**PROBLEM DESCRIPTION:**
For this exercise, return the line containing "order: Artiodactyla" and every line after it through the end of the records below, without alteration.

---------- MATERIAL FOR THIS TASK ----------

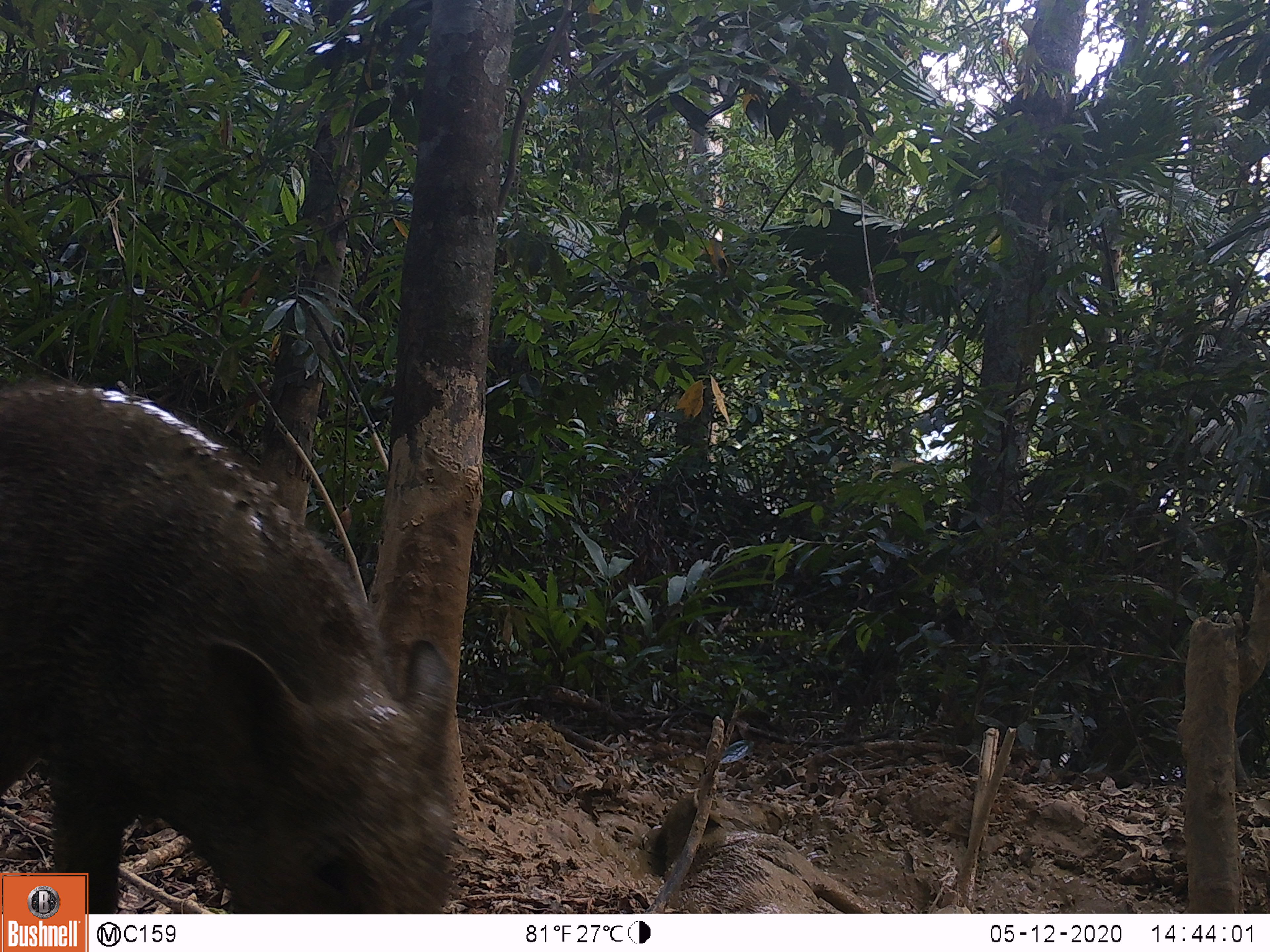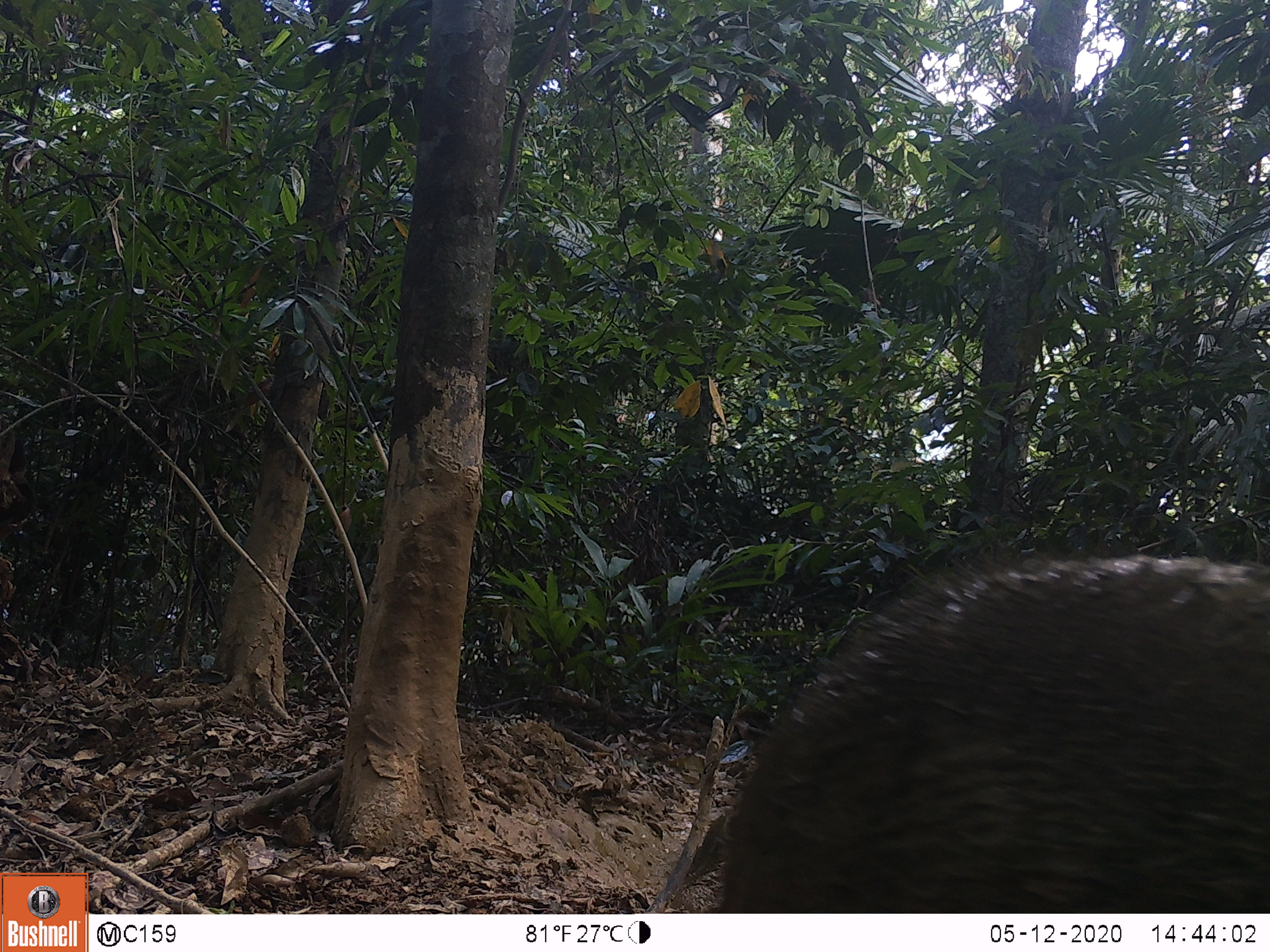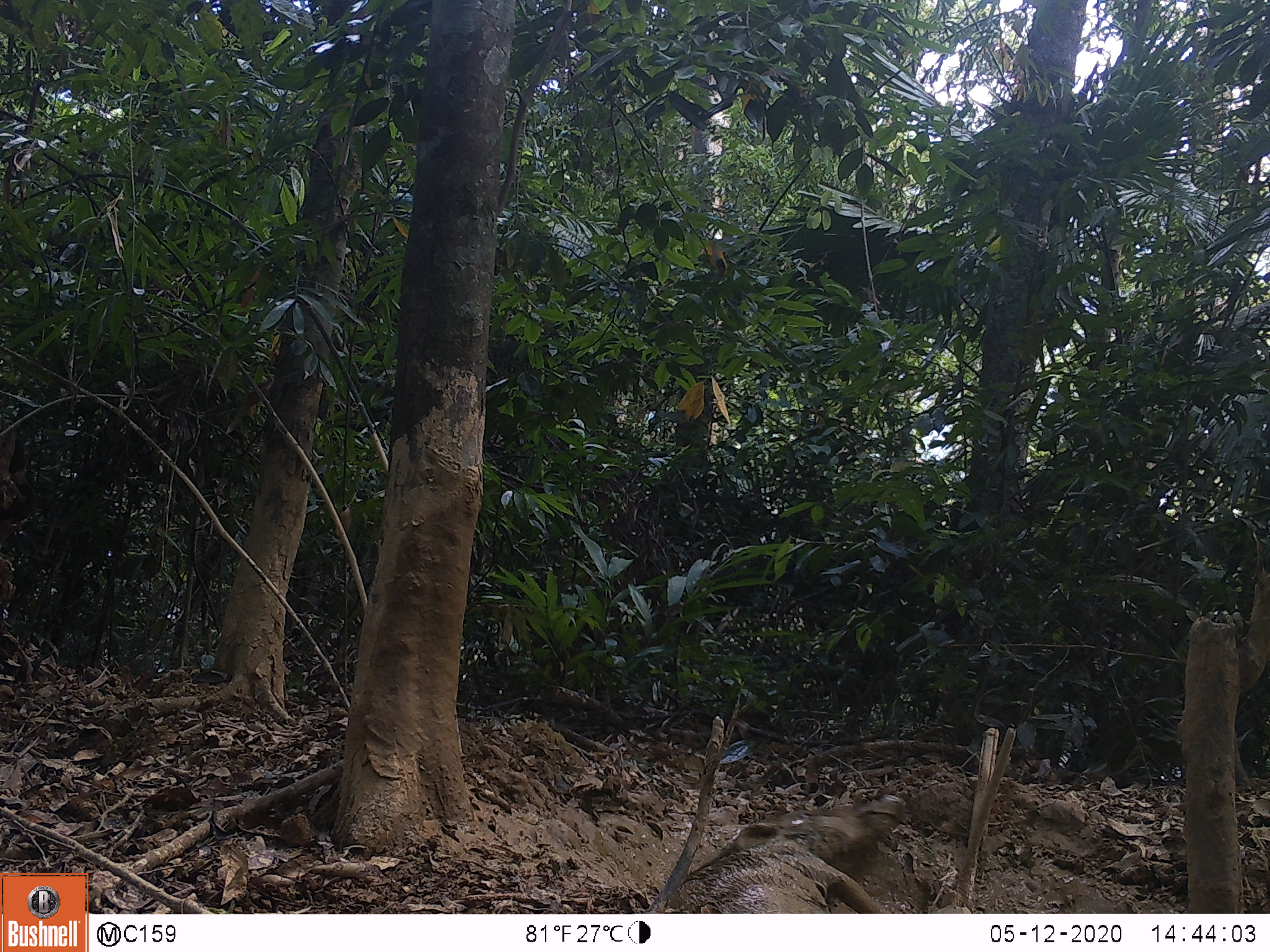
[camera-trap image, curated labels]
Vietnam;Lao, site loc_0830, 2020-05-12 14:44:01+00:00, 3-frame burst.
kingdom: Animalia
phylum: Chordata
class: Mammalia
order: Artiodactyla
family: Suidae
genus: Sus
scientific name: Sus scrofa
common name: eurasian wild pig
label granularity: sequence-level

----------

**RESULT FOR THIS TASK:**
order: Artiodactyla
family: Suidae
genus: Sus
scientific name: Sus scrofa
common name: eurasian wild pig
label granularity: sequence-level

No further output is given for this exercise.